How To Fix The Big Break

I have been watching the Match Play Championships today on The Golf Channel, and just saw an ad for the Big Break. And at that moment, it occurred to me that the fix for that insipid show is right under TGC’s nose.

The problem for me has always been that the interpersonal drama that the producers of The Big Break so desperately want is completely absent in the current format.  Because elimination is determined by individual skill challenges, there is no reason for any of the golfers to even talk TO each other, let alone talk about each other. They can love each other or hate each other, and it has no effect on the outcome.  That’s why, to me, the entire production seems so contrived.

What they need to do is to restructure the Big Break as a series of team events—sort of like a mini Ryder Cup each week. They could base it all on nine holes, if they wanted to speed it up and keep production costs down. The golfers would (as with Survivor) be initially divided into two squads. And each week, the losing team would be forced to vote out one of its members. Presumably, the team would vote out its weakest link. But they might also vote out someone who simply irritates the others, regardless of skill.

And that’s where, finally, the interpersonal drama would have some meaning.

If the teams were uneven because of attrition, the larger team would have someone sit out. The same person couldn’t sit out twice.
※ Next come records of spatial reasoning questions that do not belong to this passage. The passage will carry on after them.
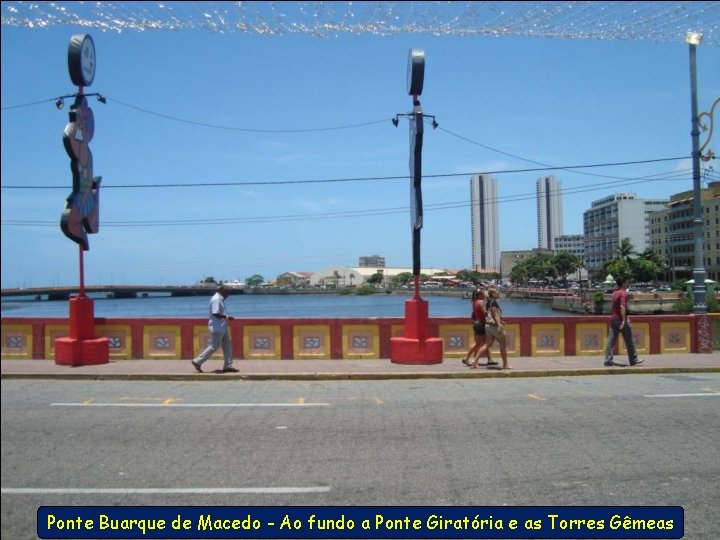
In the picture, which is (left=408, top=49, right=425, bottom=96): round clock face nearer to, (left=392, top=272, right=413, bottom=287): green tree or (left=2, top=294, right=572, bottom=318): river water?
(left=2, top=294, right=572, bottom=318): river water

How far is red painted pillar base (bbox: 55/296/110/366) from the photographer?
1291 centimetres

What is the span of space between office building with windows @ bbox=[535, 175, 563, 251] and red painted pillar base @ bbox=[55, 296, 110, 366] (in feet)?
69.4

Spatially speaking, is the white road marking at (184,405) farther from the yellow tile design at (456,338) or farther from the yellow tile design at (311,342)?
the yellow tile design at (456,338)

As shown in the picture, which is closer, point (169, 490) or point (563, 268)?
point (169, 490)

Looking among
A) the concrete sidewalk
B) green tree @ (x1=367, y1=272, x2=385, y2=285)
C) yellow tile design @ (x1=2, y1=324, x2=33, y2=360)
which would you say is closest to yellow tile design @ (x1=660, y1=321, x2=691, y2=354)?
the concrete sidewalk

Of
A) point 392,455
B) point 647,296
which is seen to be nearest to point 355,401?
point 392,455

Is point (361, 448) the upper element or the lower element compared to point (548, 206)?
lower

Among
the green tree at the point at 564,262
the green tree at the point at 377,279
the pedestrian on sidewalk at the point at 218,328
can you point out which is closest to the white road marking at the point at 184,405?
the pedestrian on sidewalk at the point at 218,328

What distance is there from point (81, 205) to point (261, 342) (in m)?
4.80

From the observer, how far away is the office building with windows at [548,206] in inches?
1341

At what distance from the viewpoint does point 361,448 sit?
22.7ft

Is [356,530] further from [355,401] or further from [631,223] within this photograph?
[631,223]

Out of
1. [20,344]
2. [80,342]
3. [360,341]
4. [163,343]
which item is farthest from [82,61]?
[360,341]

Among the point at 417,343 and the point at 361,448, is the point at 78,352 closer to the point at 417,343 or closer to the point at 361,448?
the point at 417,343
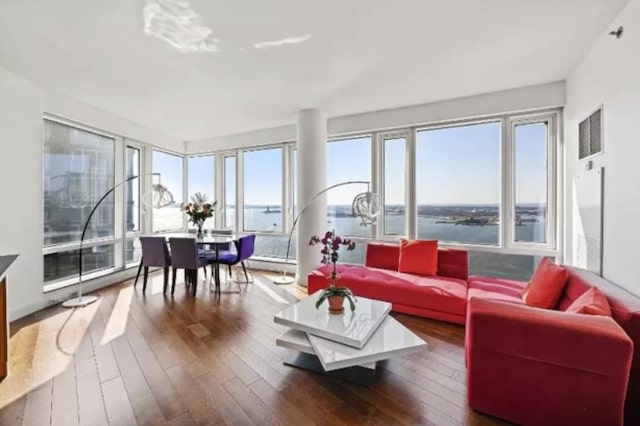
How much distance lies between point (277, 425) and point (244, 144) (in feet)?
17.8

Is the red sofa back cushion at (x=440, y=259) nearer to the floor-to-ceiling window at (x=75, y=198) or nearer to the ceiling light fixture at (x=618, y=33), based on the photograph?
the ceiling light fixture at (x=618, y=33)

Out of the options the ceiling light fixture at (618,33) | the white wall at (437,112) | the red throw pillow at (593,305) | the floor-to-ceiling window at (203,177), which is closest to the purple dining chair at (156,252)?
the floor-to-ceiling window at (203,177)

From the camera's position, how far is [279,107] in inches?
185

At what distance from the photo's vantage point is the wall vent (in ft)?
9.41

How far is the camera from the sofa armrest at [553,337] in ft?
5.06

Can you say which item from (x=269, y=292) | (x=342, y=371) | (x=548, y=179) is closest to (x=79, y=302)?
(x=269, y=292)

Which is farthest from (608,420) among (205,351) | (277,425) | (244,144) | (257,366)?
(244,144)

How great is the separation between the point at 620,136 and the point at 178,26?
392cm

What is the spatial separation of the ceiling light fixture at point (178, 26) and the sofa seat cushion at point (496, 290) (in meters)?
3.64

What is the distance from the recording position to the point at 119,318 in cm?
346

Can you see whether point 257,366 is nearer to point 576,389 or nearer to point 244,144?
point 576,389

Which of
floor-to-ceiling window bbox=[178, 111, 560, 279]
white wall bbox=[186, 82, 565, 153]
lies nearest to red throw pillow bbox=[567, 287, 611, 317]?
floor-to-ceiling window bbox=[178, 111, 560, 279]

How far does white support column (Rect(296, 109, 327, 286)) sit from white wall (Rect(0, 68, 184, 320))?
3.47m

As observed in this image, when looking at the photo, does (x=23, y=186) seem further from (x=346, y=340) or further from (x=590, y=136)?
(x=590, y=136)
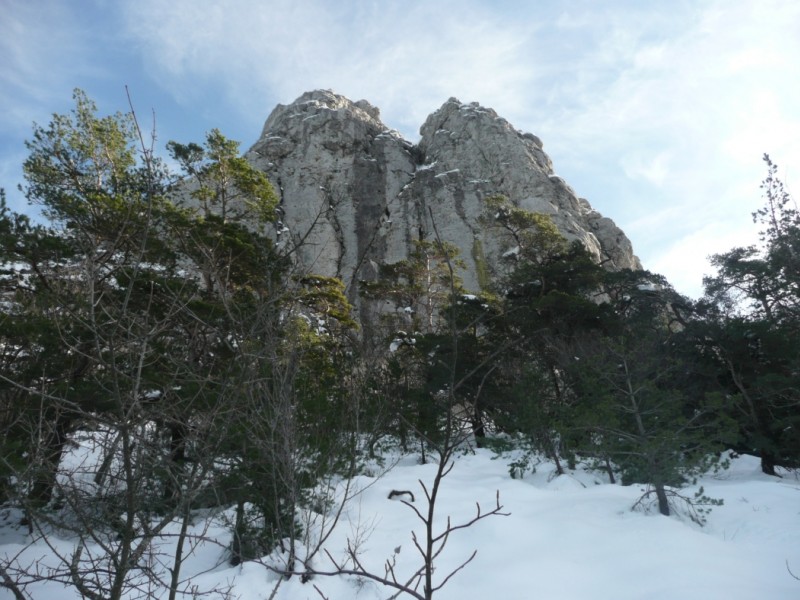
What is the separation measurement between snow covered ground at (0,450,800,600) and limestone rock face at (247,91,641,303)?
24009 mm

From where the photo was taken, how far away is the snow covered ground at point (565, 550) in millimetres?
5141

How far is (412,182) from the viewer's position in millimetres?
39375

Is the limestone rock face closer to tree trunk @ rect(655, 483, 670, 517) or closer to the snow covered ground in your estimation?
the snow covered ground

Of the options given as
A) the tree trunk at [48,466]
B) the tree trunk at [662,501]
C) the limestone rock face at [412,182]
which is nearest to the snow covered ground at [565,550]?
the tree trunk at [662,501]

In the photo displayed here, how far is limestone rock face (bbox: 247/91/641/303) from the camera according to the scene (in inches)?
1352

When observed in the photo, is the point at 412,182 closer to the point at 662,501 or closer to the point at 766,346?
the point at 766,346

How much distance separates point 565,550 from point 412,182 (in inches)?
1409

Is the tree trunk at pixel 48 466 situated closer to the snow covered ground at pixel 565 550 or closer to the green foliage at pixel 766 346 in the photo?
the snow covered ground at pixel 565 550

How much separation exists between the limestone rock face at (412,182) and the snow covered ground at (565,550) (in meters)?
24.0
The show would be made more interesting as the show highlighted the various types of golf games available: match, twosomes, scramble. They could even come up with some original ones.
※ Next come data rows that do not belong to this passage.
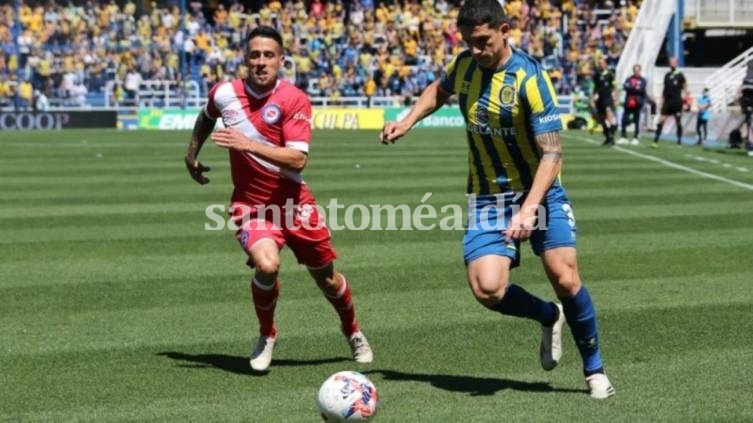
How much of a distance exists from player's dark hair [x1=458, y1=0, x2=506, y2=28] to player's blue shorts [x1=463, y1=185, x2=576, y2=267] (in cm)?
100

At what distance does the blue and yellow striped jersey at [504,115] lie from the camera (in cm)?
690

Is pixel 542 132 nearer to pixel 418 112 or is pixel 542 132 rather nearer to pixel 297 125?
pixel 418 112

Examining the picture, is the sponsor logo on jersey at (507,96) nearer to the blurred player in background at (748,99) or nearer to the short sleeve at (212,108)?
the short sleeve at (212,108)

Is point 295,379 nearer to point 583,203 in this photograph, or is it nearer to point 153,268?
point 153,268

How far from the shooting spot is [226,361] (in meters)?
8.05

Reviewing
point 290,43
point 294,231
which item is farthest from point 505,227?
point 290,43

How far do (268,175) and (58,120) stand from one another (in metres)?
35.9

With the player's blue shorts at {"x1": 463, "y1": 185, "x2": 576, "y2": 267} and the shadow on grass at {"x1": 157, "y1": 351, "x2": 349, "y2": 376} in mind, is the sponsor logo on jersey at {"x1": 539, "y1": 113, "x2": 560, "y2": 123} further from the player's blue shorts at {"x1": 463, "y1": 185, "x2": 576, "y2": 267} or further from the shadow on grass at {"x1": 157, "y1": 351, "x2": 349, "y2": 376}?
the shadow on grass at {"x1": 157, "y1": 351, "x2": 349, "y2": 376}

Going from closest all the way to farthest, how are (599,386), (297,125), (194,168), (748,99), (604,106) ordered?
(599,386) < (297,125) < (194,168) < (748,99) < (604,106)

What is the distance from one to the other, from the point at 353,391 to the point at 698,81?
36.6m

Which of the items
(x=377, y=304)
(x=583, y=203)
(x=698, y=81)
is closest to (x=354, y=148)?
(x=583, y=203)

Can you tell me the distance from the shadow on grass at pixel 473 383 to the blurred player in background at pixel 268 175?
1.75ft

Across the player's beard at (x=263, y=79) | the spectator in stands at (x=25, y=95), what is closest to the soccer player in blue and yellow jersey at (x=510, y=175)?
the player's beard at (x=263, y=79)

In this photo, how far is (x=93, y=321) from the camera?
926cm
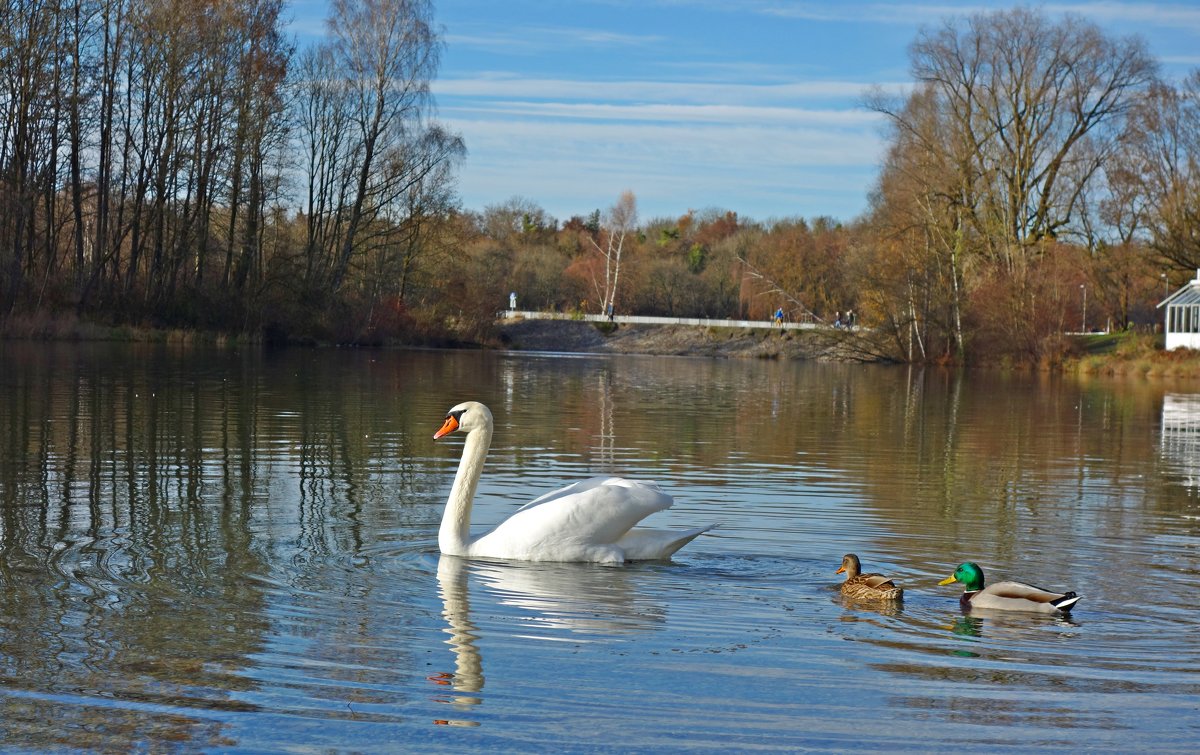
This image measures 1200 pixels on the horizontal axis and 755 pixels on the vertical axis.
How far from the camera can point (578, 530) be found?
9.67 meters

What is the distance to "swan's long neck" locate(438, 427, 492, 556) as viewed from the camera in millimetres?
9914

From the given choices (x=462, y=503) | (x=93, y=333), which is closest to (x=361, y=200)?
(x=93, y=333)

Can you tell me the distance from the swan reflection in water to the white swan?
0.10 metres

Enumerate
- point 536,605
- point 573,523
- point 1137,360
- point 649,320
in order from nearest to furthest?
point 536,605
point 573,523
point 1137,360
point 649,320

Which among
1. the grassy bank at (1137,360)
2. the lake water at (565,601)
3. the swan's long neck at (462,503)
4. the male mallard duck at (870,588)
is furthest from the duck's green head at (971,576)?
the grassy bank at (1137,360)

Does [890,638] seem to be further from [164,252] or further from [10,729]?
[164,252]

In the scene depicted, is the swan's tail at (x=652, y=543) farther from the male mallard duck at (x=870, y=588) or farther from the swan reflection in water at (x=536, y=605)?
the male mallard duck at (x=870, y=588)

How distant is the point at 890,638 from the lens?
7.79 meters

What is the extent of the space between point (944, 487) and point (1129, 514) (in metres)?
2.34

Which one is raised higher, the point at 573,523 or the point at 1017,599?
the point at 573,523

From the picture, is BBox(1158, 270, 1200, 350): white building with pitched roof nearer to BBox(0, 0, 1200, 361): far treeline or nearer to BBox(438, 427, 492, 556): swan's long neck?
BBox(0, 0, 1200, 361): far treeline

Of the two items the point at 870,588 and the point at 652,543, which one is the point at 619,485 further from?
the point at 870,588

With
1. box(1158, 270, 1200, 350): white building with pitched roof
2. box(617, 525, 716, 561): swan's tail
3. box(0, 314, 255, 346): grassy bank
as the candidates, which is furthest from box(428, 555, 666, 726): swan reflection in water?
box(1158, 270, 1200, 350): white building with pitched roof

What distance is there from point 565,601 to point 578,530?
1.22m
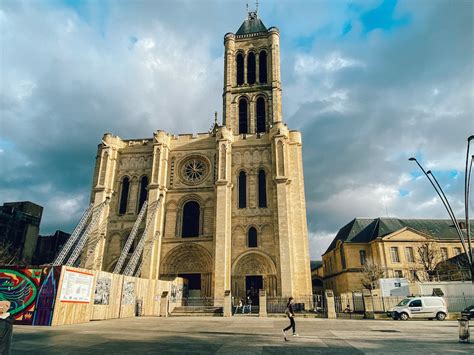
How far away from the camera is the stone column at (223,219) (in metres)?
25.0

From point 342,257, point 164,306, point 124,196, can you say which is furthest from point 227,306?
point 342,257

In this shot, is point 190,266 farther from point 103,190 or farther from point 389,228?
point 389,228

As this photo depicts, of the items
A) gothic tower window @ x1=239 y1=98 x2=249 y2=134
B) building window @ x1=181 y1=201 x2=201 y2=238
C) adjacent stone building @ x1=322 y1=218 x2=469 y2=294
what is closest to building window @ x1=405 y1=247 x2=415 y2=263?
adjacent stone building @ x1=322 y1=218 x2=469 y2=294

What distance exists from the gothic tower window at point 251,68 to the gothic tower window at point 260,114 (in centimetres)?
317

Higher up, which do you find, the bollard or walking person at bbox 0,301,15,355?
walking person at bbox 0,301,15,355

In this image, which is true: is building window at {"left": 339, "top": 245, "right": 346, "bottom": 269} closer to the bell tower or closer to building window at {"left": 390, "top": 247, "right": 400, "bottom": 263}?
building window at {"left": 390, "top": 247, "right": 400, "bottom": 263}

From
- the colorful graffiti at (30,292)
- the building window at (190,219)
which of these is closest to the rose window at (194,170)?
the building window at (190,219)

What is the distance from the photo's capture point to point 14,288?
44.3ft

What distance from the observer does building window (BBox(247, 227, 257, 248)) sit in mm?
27356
Each week would begin, however, with a skills challenge. The winner would get a “mulligan” (immunity), regardless of whether he ultimately on the winning or losing team. That would create some additional interpersonal conflict. If a player already has the mulligan, and doesn’t play up to the team’s expectations, she’d be under a lot of fire from the others. Imagine the comments: “We would have won, but she already had a mulligan and didn’t earn her share of the points. She’s a quitter and I hate her.”

At some point, the teams would be small enough that they’d be merged. Then, the players would be reassigned in different (random) pairs each week. The winning pair would get immunity. The others would be on the chopping block.

Of course, every other week, there wold be an uneven number of players. In that case, the player with the Skills Challenge mulligan would sit out. She would be immune from expulsion anyway.

When down to the last three, it would become a straight match play event.